* [TRY IT]
Below this sentence is a listing; return exactly its lines from the one with "1 доллар 1983S" to the one with "Приднестровье, Рыбница - прогулка", both kept, and nothing more.

* [DATA FOR REVIEW]
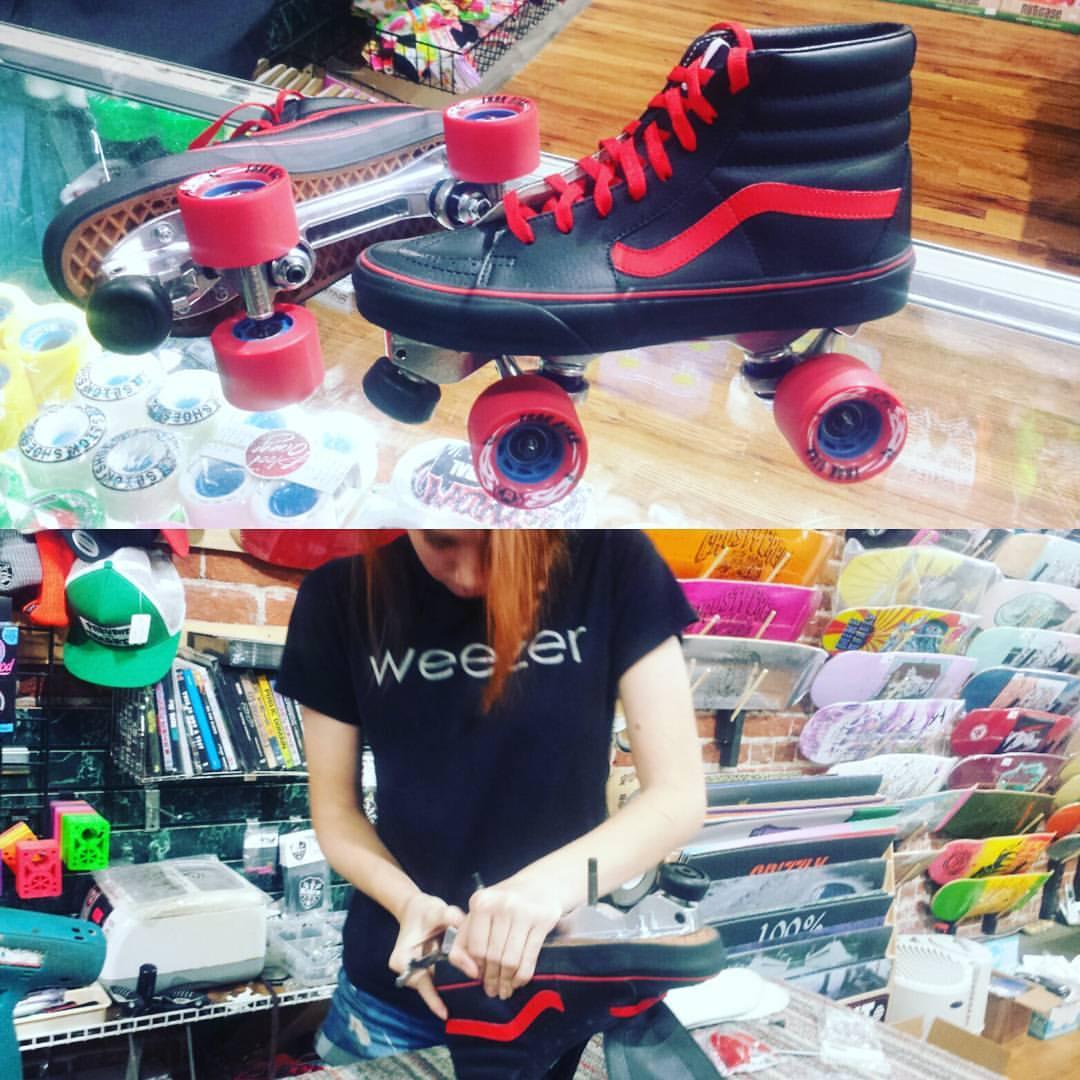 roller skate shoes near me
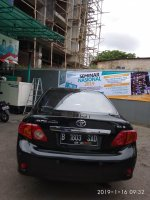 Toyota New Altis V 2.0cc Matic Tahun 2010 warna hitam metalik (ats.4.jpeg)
* * *
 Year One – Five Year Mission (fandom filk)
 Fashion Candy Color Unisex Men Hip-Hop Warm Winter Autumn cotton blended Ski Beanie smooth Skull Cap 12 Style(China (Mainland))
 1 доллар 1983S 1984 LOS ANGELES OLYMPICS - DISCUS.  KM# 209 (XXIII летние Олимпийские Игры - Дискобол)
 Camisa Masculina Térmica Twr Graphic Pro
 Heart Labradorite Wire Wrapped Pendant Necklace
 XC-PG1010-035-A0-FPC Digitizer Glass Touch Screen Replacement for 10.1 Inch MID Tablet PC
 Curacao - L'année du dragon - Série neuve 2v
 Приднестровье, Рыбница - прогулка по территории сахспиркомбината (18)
--
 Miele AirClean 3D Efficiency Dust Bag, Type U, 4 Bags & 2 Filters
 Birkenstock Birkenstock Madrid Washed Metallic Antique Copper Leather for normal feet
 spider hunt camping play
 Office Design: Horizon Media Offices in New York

* [OUTPUT FOR THIS TASK]
 1 доллар 1983S 1984 LOS ANGELES OLYMPICS - DISCUS.  KM# 209 (XXIII летние Олимпийские Игры - Дискобол)
 Camisa Masculina Térmica Twr Graphic Pro
 Heart Labradorite Wire Wrapped Pendant Necklace
 XC-PG1010-035-A0-FPC Digitizer Glass Touch Screen Replacement for 10.1 Inch MID Tablet PC
 Curacao - L'année du dragon - Série neuve 2v
 Приднестровье, Рыбница - прогулка по территории сахспиркомбината (18)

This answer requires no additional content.